Bloco de texto>
--*--

Em 2018, foram publicadas duas medidas que buscam a desjudicialização e o aprimoramento das resoluções de conflitos no Brasil, os Provimentos 67 e 72, ambos editados pelo Conselho Nacional de Justiça (CNJ). Os textos possibilitam que os cartórios prestem serviços de mediação e de conciliação para a população. Com isso, contribuem para diminuir o número de processos à Justiça.
 
Segundo o levantamento Justiça em Números, divulgado no final de 2017 pelo CNJ, o número de processos à espera de uma decisão da Justiça cresceu 3,6% em 2016, passando de 76,9 milhões para 79,7 milhões. Os Provimentos, que visam conter esses números, permitem que as partes, devidamente assessoradas, por meio de conversação e de negociação, tomem a dianteira na solução do conflito e construam a solução mais adequada. Isso difere de quando o conflito é decidido pelo Judiciário, que impõe uma solução, nem sempre agradando as partes e não raro agravando o conflito entre envolvidos.

--*--

Material do exercício>
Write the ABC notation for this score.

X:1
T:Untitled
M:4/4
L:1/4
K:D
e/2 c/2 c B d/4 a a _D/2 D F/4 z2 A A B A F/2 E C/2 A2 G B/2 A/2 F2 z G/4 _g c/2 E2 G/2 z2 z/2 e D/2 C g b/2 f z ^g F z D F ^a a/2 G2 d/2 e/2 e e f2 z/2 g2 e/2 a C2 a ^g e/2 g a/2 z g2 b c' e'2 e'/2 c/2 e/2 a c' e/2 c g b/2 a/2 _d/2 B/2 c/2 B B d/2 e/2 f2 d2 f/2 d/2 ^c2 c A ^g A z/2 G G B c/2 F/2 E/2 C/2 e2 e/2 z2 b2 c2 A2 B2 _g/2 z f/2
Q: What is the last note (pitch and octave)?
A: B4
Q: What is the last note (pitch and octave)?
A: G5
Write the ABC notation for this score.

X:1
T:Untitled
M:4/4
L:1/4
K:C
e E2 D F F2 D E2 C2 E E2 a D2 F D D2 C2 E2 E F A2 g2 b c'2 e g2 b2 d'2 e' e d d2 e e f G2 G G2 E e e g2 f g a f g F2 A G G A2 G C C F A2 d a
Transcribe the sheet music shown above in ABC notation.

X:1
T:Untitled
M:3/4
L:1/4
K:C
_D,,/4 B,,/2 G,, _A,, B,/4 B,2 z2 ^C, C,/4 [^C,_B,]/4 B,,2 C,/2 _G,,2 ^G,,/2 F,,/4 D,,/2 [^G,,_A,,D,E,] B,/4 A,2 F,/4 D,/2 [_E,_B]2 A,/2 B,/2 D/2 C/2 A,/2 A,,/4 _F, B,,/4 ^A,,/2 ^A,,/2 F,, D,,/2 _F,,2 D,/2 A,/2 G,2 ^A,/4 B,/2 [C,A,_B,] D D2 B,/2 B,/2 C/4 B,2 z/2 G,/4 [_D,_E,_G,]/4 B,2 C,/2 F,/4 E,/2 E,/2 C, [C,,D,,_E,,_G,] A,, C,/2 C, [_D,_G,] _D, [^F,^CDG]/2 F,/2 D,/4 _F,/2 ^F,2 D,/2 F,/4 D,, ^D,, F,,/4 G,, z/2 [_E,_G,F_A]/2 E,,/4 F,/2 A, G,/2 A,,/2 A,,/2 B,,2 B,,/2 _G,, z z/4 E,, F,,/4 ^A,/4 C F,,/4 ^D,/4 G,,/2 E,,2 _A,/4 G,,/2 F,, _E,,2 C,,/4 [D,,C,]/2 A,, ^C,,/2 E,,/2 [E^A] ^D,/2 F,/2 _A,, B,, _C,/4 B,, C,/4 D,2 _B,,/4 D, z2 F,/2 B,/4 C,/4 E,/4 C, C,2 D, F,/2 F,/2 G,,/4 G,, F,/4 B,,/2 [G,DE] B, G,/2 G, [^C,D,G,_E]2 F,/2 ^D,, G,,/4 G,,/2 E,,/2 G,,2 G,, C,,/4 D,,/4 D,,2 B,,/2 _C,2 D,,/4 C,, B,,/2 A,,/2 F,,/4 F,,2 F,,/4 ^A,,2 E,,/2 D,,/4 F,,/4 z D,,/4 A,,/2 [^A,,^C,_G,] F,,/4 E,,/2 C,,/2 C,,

--*--

O que fazer>
1. Reescreva o trecho do texto sobre a mediação nos cartórios de "Segundo o levantamento" a "conflito entre envolvidos.", trocando "Judiciário" por "Poder Judiciário".
2. Reproduza sem alterações as linhas do material do exercício, da primeira até a linha com "Transcribe the sheet", incluindo esta.

Resultados do exercício>
1.
Segundo o levantamento Justiça em Números, divulgado no final de 2017 pelo CNJ, o número de processos à espera de uma decisão da Justiça cresceu 3,6% em 2016, passando de 76,9 milhões para 79,7 milhões. Os Provimentos, que visam conter esses números, permitem que as partes, devidamente assessoradas, por meio de conversação e de negociação, tomem a dianteira na solução do conflito e construam a solução mais adequada. Isso difere de quando o conflito é decidido pelo Poder Judiciário, que impõe uma solução, nem sempre agradando as partes e não raro agravando o conflito entre envolvidos.

2.
Write the ABC notation for this score.

X:1
T:Untitled
M:4/4
L:1/4
K:D
e/2 c/2 c B d/4 a a _D/2 D F/4 z2 A A B A F/2 E C/2 A2 G B/2 A/2 F2 z G/4 _g c/2 E2 G/2 z2 z/2 e D/2 C g b/2 f z ^g F z D F ^a a/2 G2 d/2 e/2 e e f2 z/2 g2 e/2 a C2 a ^g e/2 g a/2 z g2 b c' e'2 e'/2 c/2 e/2 a c' e/2 c g b/2 a/2 _d/2 B/2 c/2 B B d/2 e/2 f2 d2 f/2 d/2 ^c2 c A ^g A z/2 G G B c/2 F/2 E/2 C/2 e2 e/2 z2 b2 c2 A2 B2 _g/2 z f/2
Q: What is the last note (pitch and octave)?
A: B4
Q: What is the last note (pitch and octave)?
A: G5
Write the ABC notation for this score.

X:1
T:Untitled
M:4/4
L:1/4
K:C
e E2 D F F2 D E2 C2 E E2 a D2 F D D2 C2 E2 E F A2 g2 b c'2 e g2 b2 d'2 e' e d d2 e e f G2 G G2 E e e g2 f g a f g F2 A G G A2 G C C F A2 d a
Transcribe the sheet music shown above in ABC notation.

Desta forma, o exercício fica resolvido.